Tous les 10 ans, l’étude KBP dresse un état des lieux du cancer bronchique primitif (CBP) en France. L’édition 2020, présentée en amont du congrès de pneumologie de langue française (CPLF, Lille 21 au 23 janvier 2022) met en exergue plusieurs évolutions par rapport à 2000 et 2010, avec notamment une proportion croissante de patients non-fumeurs.
Comme les éditions antérieures, l’étude KBP-2020 a été menée à l’initiative du Collège des Pneumologues des Hôpitaux Généraux, qui prennent en charge environ 50 % des cas de cancers pulmonaires en France. 8 999 patients (soit environ 20 % des cancers diagnostiqués en France) ont été inclus.
Une augmentation des CBP d’origine non tabagique
Les premiers résultats de cette étude épidémiologique en vie réelle suggèrent une augmentation des CBP d’origine non tabagique. En effet, si les fumeurs et anciens fumeurs représentent toujours la grosse majorité des patients atteints, on observe une part croissante de malades n’ayant jamais fumé. La proportion de non-fumeurs parmi les patients atteints de CBP est ainsi passée de 7,2 % en 2000 à 10,9 % et 12,6 % en 2020.
Pour le Dr Didier Debieuvre, investigateur principal de l’étude et Président du Collège des Pneumologues des Hôpitaux Généraux, cette évolution pourrait s’expliquer par le vieillissement de la population qui favorise de façon intrinsèque l’apparition de cancers – y compris pulmonaires –, indépendamment des autres facteurs de risque. Même si cela doit être confirmé « on peut aussi se dire, en étant optimiste, que c’est le fruit des campagnes de lutte contre le tabagisme qui font que la part des non-fumeurs augmentent ». Même s’ils ne sont pas mis en évidence dans cette étude, « d’autres facteurs de risque interviennent probablement, estime le Dr Debieuvre, comme la pollution, l’exposition professionnelle, etc. ».
Sans surprise, l’étude KBP-2020 met aussi en évidence une augmentation exponentielle des cancers pulmonaires féminins qui représentent désormais 34,6 % de l’ensemble des cas contre 16 %, en 2000 et 24 % en 2010. « Si l’on avait déjà vu entre 2000 et 2010 une forte augmentation de ce cancer chez les femmes, ce constat se confirme, et malheureusement au-delà de nos prévisions », déplore le Dr Debieuvre.
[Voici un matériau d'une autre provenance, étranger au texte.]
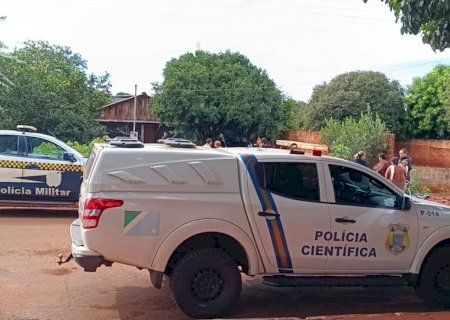Mulher é encontrada morta dentro de casa e polícia suspeita de crime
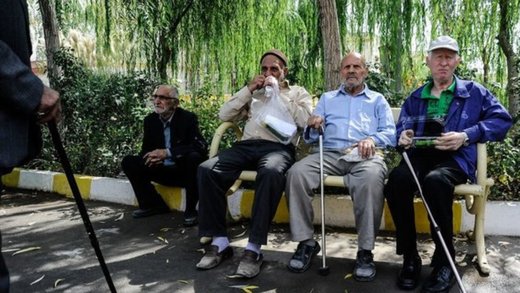 چه کسی مانع افزایش عیدی بازنشستهها است؟ چه کسی مانع افزایش عیدی بازنشستهها است؟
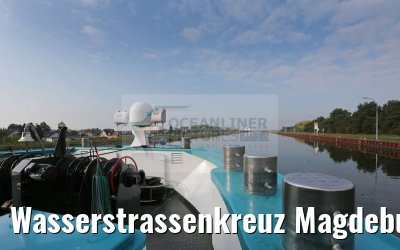 Wasserstrassenkreuz Magdeburg MS Saxonia auf Kanalbrücke 16.10.2016
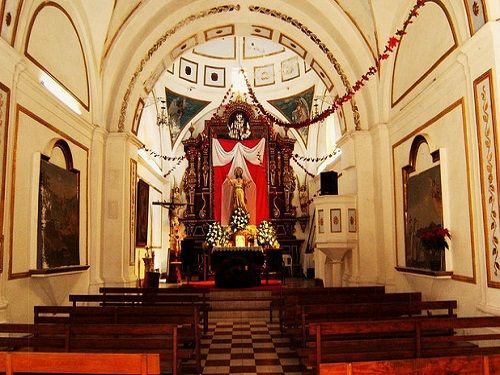 Paseo por Mexico Interior de la Parroquia de los Tres Reyes Magos en Cuernavaca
Cette évolution, en lien avec l’augmentation du tabagisme féminin, est particulièrement marquée chez les moins de 50 ans, où 40 % des nouveaux cas de cancers bronchiques concernent désormais des femmes.
Une consommation de cannabis fréquemment retrouvée chez les jeunes patients
Par ailleurs, KBP-2020 documente pour la première fois le lien entre cannabis et cancer pulmonaire. Avec dans cette cohorte, 3,6 % de patients consommateurs de cannabis toute classe d’âge confondue mais 30 % chez les moins de 50 ans. « L’intuition quant au rôle probable du cannabis que nous avions dans notre pratique clinique est donc bien confirmée », souligne le Dr Debieuvre.
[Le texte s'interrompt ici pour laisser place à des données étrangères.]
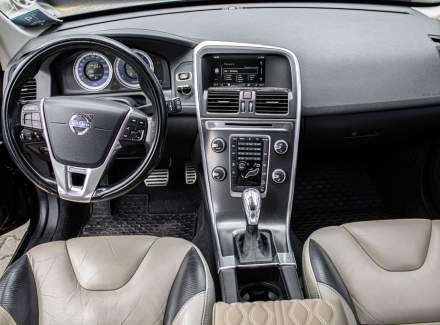 Volvo - XC60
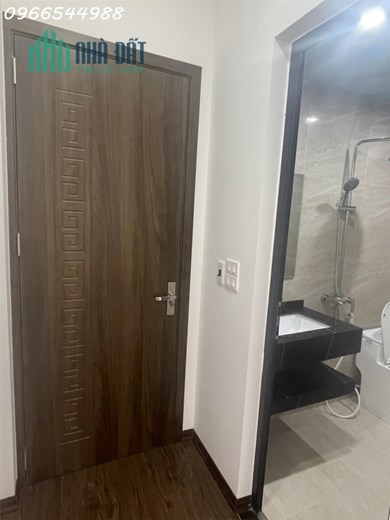 Bán nhà 5 tầng phố Thạch Bàn, nhỉnh 4 tỷ, ô tô vào nhà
En revanche, l’hypothèse d’une augmentation des cas de CBP parmi les sujets jeunes, pressentie pas certains n’est pas vérifiée. Au contraire, l’étude KBP-2020 montre que l’âge moyen au diagnostic a plutôt augmenté, passant de 64 ans en moyenne en 2010 à 68 ans en 2020. On constate même une diminution des CBP chez les sujets jeunes (- de 50 ans) en 2020 en comparaison à 2010 et 2000.
Là encore « cette évolution pourrait s’expliquer par une hypothèse porteuse d’espoir », avance le Dr Debieuvre. À savoir : « Est-ce que les campagnes de lutte contre le tabac ne seraient pas en train de commencer à faire leurs preuves ? Le Dr Debieuvre veut y croire tout en reconnaissant qu’il est encore trop tôt pour conclure et « qu'il faudra attendre les études KBP ultérieures pour le savoir vraiment ».
Des diagnostics toujours trop tardifs
Autre constat beaucoup moins encourageant : en 2020 la majorité des CBP restent diagnostiqués de façon tardive avec toujours 60 % des cas découverts à un stade localement avancé ou métastatique, donc non curables pour la plupart.
« Cela repose la question du dépistage, estime le Dr Debieuvre. Cela permettrait de diagnostiquer à des stades plus précoces et d’optimiser les chances de guérison. Mais encore faut-il une véritable volonté à sa mise en place ». Alors que plusieurs recommandations de sociétés savantes vont dans ce sens et que certains pays ont déjà franchi le pas, un tel dépistage n’est toujours pas à l’ordre du jour en France, ni recommandé par la HAS.